Record set
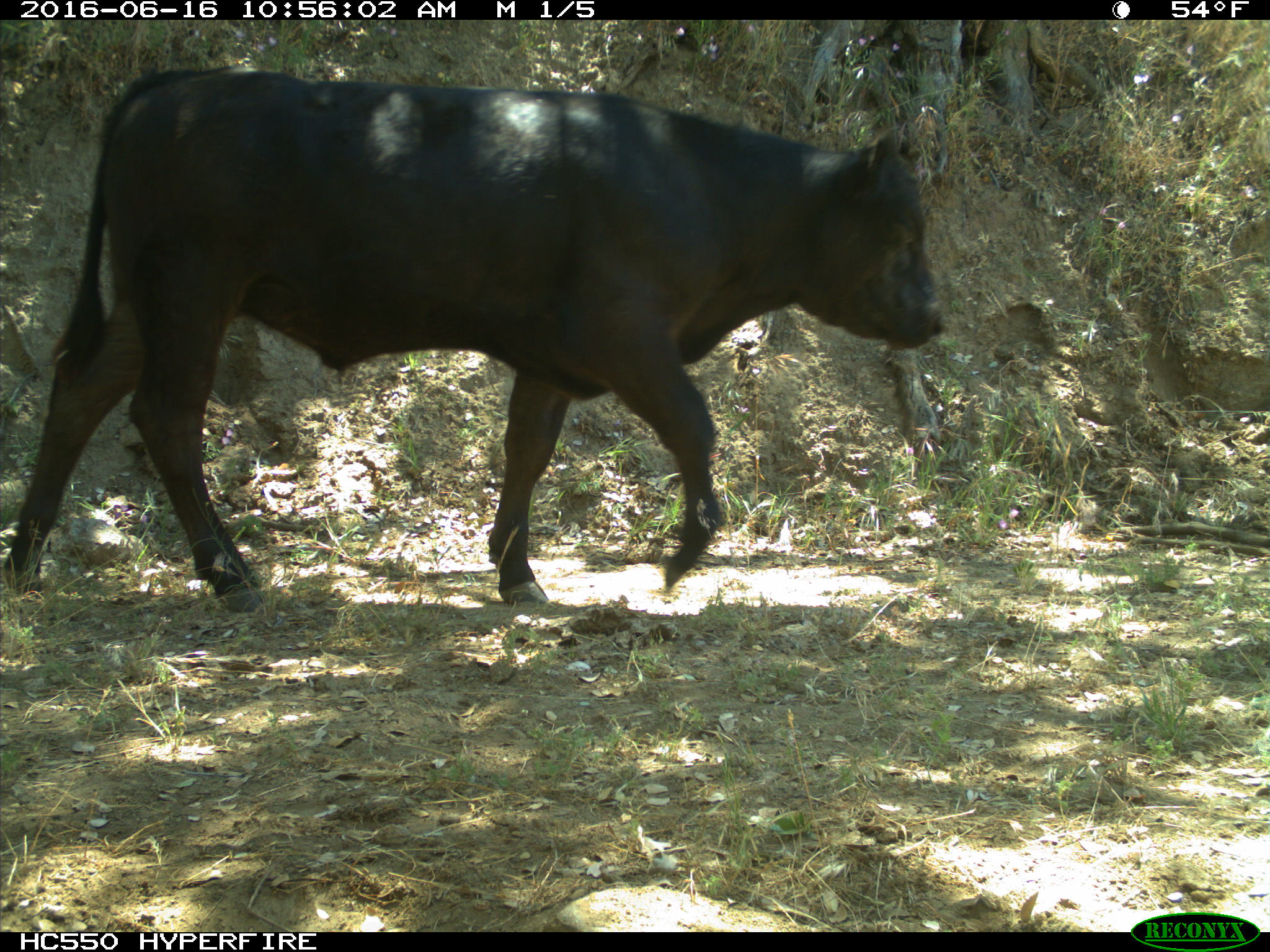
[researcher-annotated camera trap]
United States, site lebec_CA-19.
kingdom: Animalia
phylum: Chordata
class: Mammalia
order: Artiodactyla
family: Bovidae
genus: Bos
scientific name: Bos taurus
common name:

Work item
Give a verbatim transcription of the entries, leaving out the pictures.

Response area
[researcher-annotated camera trap]
United States, site lebec_CA-19.
kingdom: Animalia
phylum: Chordata
class: Mammalia
order: Artiodactyla
family: Bovidae
genus: Bos
scientific name: Bos taurus
common name:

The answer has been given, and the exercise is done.